Al contrario dell’Unione Europea gli Stati uniti non hanno un piano nazionale che mira a espandere la produzione biologica e, che è ancora più importante, un piano simile non sembra nemmeno esserci all’orizzonte. Meno dell’1% dei terreni agricoli statunitensi (2,3 milioni di ettari) è coltivato secondo gli standard biologici nazionali, rispetto ai 14,6 milioni di ettari dell’UE. In altre parole si può dire che il mercato del biologico negli Stati Uniti è ampio, ma fatto essenzialmente da importazioni, cosa che impatta direttamente su quanto a lungo le merci debbano essere trasportate prima di essere consumate, e lascia la prima economia del mondo a una produzione che, invece, causa più emissioni e una minore salvaguardia degli ecosistemi.

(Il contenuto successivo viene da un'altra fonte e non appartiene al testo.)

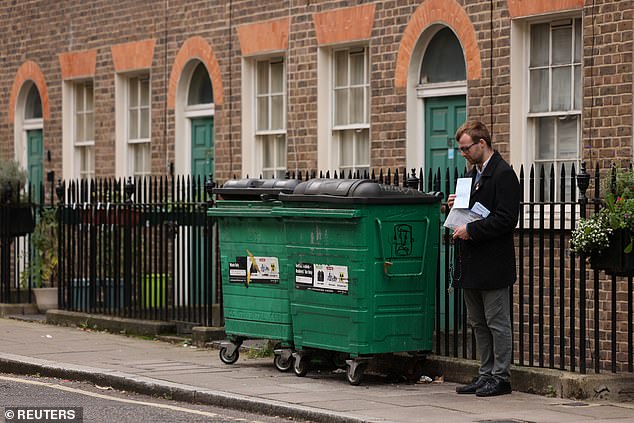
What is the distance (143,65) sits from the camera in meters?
20.2

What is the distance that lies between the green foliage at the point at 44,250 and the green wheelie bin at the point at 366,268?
23.7 ft

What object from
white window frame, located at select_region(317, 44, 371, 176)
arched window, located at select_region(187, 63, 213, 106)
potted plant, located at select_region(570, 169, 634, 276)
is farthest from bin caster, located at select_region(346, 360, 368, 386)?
arched window, located at select_region(187, 63, 213, 106)

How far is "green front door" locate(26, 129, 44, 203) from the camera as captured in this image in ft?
75.4

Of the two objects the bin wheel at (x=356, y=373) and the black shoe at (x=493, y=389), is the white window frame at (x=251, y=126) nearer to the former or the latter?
the bin wheel at (x=356, y=373)

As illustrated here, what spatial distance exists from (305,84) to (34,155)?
7.41 m

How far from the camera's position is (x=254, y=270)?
1280 cm

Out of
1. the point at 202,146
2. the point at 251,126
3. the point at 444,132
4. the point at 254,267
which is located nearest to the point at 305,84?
the point at 251,126

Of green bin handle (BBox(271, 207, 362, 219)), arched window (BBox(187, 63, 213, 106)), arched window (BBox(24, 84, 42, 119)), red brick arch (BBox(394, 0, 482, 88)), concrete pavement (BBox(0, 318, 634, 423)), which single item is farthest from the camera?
arched window (BBox(24, 84, 42, 119))

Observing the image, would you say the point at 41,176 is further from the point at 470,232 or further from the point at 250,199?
the point at 470,232

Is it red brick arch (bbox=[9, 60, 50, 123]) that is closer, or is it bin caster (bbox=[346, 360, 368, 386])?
bin caster (bbox=[346, 360, 368, 386])

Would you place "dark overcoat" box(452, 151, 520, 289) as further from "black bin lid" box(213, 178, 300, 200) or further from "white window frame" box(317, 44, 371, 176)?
"white window frame" box(317, 44, 371, 176)

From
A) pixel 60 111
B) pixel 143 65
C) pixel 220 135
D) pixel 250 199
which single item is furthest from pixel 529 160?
pixel 60 111

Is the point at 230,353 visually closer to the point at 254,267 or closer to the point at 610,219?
the point at 254,267

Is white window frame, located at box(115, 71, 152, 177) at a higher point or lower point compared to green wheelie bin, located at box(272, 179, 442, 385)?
higher
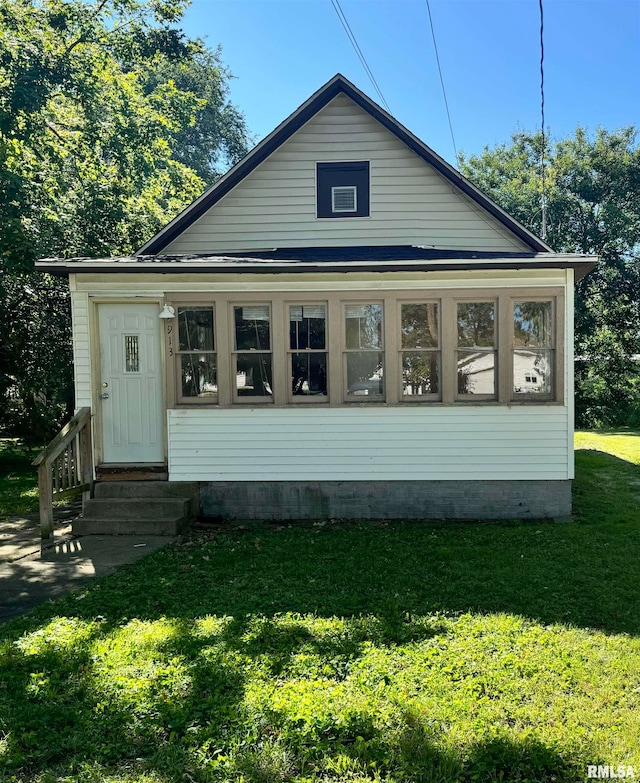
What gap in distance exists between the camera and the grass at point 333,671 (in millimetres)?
2699

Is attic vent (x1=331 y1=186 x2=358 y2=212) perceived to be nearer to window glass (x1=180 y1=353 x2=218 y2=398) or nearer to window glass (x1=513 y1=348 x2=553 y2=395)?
window glass (x1=180 y1=353 x2=218 y2=398)

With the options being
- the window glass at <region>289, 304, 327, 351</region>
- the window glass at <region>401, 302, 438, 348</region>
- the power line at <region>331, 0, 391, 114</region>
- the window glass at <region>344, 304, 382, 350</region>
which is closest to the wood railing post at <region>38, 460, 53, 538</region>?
the window glass at <region>289, 304, 327, 351</region>

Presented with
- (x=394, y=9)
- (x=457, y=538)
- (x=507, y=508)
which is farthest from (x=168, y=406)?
(x=394, y=9)

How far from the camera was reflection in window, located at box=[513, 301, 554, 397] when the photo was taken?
737cm

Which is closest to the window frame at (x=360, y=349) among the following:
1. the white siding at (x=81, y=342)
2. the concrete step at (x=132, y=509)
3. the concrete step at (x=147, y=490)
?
the concrete step at (x=147, y=490)

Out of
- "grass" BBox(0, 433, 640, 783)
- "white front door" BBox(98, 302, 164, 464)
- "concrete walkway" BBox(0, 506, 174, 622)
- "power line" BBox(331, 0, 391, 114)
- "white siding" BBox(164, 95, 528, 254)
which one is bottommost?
"concrete walkway" BBox(0, 506, 174, 622)

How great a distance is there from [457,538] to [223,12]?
14884 millimetres

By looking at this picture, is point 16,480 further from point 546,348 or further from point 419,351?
point 546,348

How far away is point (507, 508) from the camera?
7.46 metres

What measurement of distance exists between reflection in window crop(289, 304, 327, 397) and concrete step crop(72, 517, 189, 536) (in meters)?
2.30

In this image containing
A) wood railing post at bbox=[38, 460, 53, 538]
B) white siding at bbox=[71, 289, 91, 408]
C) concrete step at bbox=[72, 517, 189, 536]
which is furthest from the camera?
white siding at bbox=[71, 289, 91, 408]

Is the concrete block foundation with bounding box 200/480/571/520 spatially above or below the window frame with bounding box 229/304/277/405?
below

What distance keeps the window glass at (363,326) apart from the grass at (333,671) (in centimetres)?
285

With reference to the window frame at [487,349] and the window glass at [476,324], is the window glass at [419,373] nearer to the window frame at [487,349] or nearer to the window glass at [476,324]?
the window frame at [487,349]
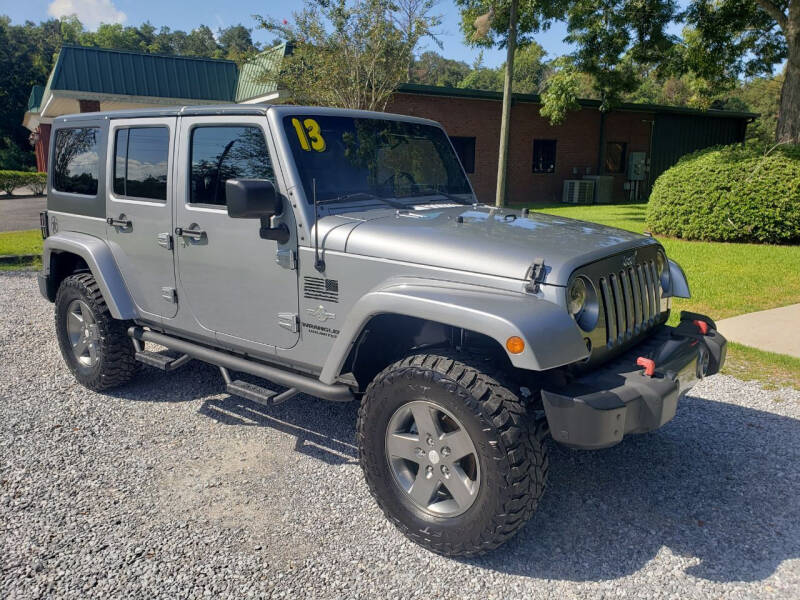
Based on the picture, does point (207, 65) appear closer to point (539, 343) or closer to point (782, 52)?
point (782, 52)

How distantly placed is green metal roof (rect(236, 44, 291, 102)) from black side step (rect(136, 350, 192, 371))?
12.7 m

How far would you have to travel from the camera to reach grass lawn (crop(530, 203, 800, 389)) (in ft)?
18.4

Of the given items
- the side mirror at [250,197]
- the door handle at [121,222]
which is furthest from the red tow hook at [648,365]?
the door handle at [121,222]

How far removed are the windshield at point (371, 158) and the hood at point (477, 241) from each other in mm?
259

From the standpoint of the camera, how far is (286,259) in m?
3.49

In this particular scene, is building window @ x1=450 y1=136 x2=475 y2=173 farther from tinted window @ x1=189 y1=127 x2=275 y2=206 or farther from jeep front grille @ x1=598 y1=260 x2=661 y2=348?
jeep front grille @ x1=598 y1=260 x2=661 y2=348

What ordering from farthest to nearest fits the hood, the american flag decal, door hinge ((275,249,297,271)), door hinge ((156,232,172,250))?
door hinge ((156,232,172,250)) < door hinge ((275,249,297,271)) < the american flag decal < the hood

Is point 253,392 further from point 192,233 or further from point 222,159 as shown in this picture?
point 222,159

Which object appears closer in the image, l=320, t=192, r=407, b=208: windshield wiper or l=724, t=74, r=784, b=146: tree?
l=320, t=192, r=407, b=208: windshield wiper

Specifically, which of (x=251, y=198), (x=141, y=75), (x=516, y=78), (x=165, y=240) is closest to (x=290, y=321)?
(x=251, y=198)

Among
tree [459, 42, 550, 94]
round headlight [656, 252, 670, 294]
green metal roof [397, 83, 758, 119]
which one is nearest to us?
round headlight [656, 252, 670, 294]

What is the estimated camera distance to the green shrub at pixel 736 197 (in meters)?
→ 11.6

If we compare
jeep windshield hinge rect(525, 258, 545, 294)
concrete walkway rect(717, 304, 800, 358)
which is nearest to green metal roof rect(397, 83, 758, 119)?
concrete walkway rect(717, 304, 800, 358)

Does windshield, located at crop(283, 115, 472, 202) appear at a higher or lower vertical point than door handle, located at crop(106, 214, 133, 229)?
higher
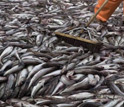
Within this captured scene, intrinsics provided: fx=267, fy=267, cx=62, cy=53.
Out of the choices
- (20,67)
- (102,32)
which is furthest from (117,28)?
(20,67)

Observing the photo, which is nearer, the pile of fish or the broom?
the pile of fish

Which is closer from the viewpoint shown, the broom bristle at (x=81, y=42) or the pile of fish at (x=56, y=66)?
the pile of fish at (x=56, y=66)

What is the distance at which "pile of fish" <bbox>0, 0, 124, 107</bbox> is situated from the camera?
3.26 metres

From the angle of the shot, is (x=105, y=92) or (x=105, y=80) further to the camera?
(x=105, y=80)

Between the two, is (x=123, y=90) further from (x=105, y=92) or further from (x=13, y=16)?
(x=13, y=16)

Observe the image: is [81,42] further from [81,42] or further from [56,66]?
[56,66]

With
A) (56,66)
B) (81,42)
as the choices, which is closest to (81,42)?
(81,42)

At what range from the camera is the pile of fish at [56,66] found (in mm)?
3258

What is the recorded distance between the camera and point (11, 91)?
3459mm

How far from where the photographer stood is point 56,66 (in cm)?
382

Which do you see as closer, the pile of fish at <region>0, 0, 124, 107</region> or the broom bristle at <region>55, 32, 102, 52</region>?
the pile of fish at <region>0, 0, 124, 107</region>

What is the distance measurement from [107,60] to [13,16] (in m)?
2.88

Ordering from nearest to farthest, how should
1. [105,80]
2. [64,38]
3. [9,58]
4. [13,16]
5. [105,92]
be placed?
[105,92]
[105,80]
[9,58]
[64,38]
[13,16]

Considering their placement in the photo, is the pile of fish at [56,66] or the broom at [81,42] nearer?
the pile of fish at [56,66]
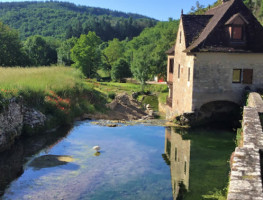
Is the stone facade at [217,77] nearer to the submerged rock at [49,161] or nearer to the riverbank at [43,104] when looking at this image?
the riverbank at [43,104]

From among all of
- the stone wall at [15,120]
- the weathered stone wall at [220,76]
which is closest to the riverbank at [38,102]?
the stone wall at [15,120]

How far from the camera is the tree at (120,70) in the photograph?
63.5 metres

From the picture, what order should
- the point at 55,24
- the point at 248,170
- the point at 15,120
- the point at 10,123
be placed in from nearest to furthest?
the point at 248,170 → the point at 10,123 → the point at 15,120 → the point at 55,24

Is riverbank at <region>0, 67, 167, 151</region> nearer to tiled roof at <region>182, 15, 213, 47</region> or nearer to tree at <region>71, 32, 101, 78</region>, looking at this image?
tiled roof at <region>182, 15, 213, 47</region>

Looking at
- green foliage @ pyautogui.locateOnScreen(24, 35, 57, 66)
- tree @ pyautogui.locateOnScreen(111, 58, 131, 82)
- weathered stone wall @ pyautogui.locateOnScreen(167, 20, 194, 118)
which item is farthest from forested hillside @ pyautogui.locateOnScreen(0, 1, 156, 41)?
weathered stone wall @ pyautogui.locateOnScreen(167, 20, 194, 118)

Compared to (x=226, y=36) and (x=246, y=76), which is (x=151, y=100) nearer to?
(x=246, y=76)

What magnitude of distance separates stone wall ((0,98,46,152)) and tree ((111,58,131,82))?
46909mm

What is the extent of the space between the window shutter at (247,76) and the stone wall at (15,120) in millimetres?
12731

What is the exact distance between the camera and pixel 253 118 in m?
10.6

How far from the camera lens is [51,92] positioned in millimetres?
20109

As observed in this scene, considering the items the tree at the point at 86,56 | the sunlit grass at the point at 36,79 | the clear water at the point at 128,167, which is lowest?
the clear water at the point at 128,167

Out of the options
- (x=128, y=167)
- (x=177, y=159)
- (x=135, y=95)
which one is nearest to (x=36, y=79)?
(x=128, y=167)

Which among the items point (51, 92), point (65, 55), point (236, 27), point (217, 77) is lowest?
point (51, 92)

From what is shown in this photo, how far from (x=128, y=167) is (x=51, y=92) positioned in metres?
10.4
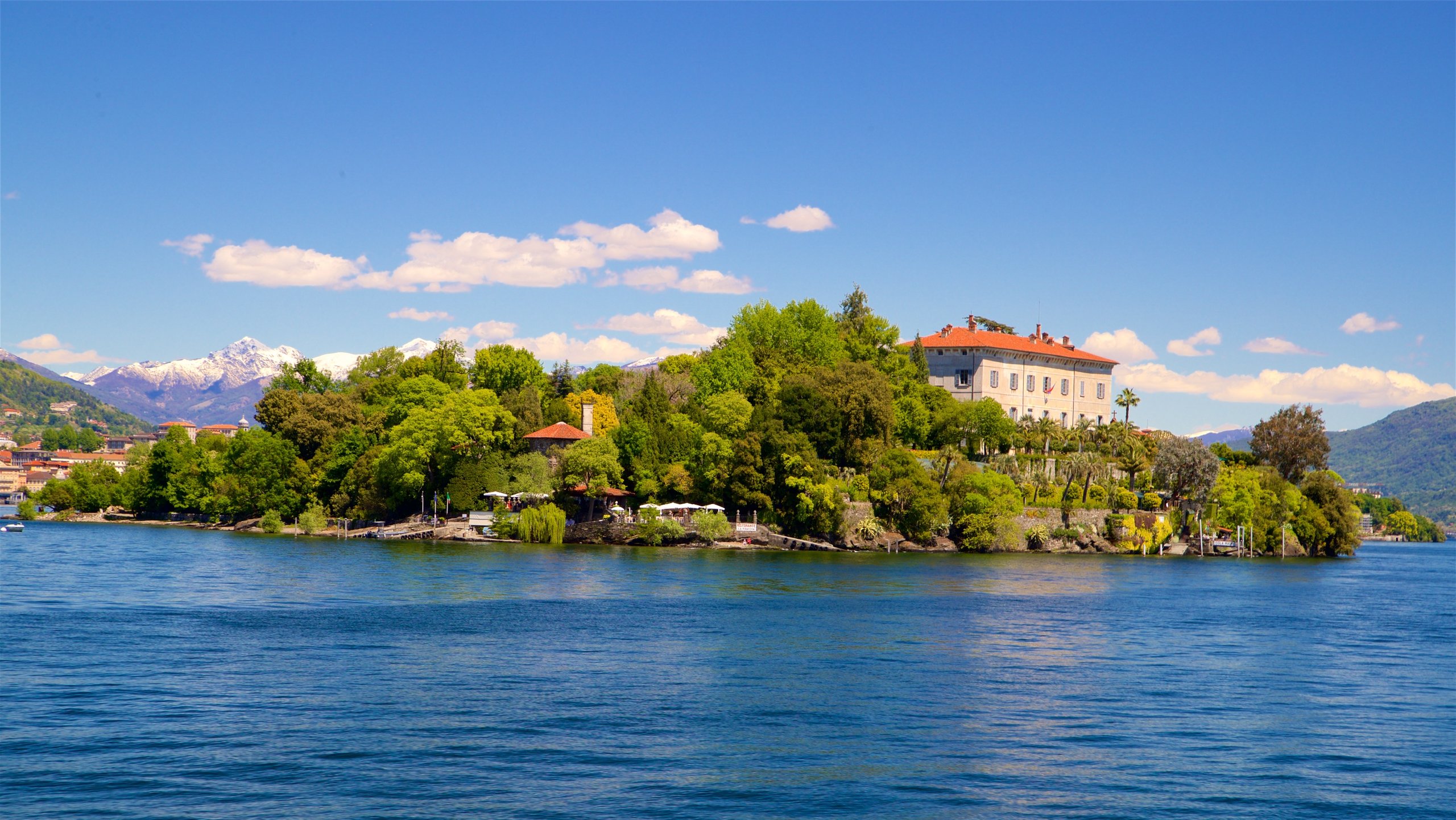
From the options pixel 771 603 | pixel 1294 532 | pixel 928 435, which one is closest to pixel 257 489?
pixel 928 435

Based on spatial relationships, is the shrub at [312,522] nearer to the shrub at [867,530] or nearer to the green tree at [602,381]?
the green tree at [602,381]

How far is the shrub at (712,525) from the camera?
77250 mm

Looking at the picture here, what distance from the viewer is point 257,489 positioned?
9538 cm

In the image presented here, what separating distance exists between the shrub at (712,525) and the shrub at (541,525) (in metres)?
9.74

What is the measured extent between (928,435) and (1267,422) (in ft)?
107

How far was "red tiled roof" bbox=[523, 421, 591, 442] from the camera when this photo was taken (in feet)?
279

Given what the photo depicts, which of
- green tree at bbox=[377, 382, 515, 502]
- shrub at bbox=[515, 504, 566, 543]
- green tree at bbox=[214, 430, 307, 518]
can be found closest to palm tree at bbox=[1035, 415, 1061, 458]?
shrub at bbox=[515, 504, 566, 543]

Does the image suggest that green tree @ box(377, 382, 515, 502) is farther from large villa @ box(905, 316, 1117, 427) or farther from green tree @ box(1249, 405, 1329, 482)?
green tree @ box(1249, 405, 1329, 482)

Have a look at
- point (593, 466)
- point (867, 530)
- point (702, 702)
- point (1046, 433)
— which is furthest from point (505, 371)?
point (702, 702)

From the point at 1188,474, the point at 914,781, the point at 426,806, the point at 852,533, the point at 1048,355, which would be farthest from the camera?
the point at 1048,355

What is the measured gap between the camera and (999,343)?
100 metres

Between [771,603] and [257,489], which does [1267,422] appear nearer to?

Il presidente Biden, proprio perché quella del biologico sembra un’occasione persa sia dal punto di vista dell’ecologia che da quello dell’economia, ha puntato su un aumento dei consumi di prodotti interni, una strategia “Buy American”, che però non sembra stia funzionando.
La differenza tra Ue e Stati Uniti, però, non è frutto del caso o della lungimiranza europea, ma del fatto che i due blocchi politici, sull’agricoltura biologica, la pensano in modo molto diverso. Da una parte dell’Atlantico si punta (come dimostra il piano Farm to Fork) ad aumentare la percentuale di territorio dedicato a un’agricoltura meno impattante e a basse emissioni. Dall’altra invece è preponderante l’idea che questo, a conti fatti, non sia conveniente perché diminuirebbe la produzione globale e di conseguenza farebbe aumentare i prezzi. Non a caso Tom Vilsack, l’attuale Segretario dell’agricoltura (il corrispettivo del nostro Ministro alle politiche agricole), ha proposto di recente la nascita di una coalizione internazionale sulla “crescita sostenibile e la produttività” con obiettivi molto diversi da quelli perseguiti dai paesi europei. L’idea è quella di aumentare la resa dell’industria agricola «per nutrire una popolazione mondiale in crescita». In particolare Washington vorrebbe usare tecnologie come l’editing genetico, l’agricoltura di precisione e l’intelligenza artificiale per riuscire a produrre di più e tenere bassi i prezzi. Secondo la già citata Merrigan l’approccio statunitense, oltre che essere espressione di un dibattito scientifico sensato, viene soprattutto dai lobbisti. In particolare «dai grandi gruppi dell’agricoltura convenzionale, tra cui Syngenta, Bayer e Corteva – tre delle quattro più grandi compagnie agrochimiche al mondo – insieme al loro braccio di lobbying, CropLife America».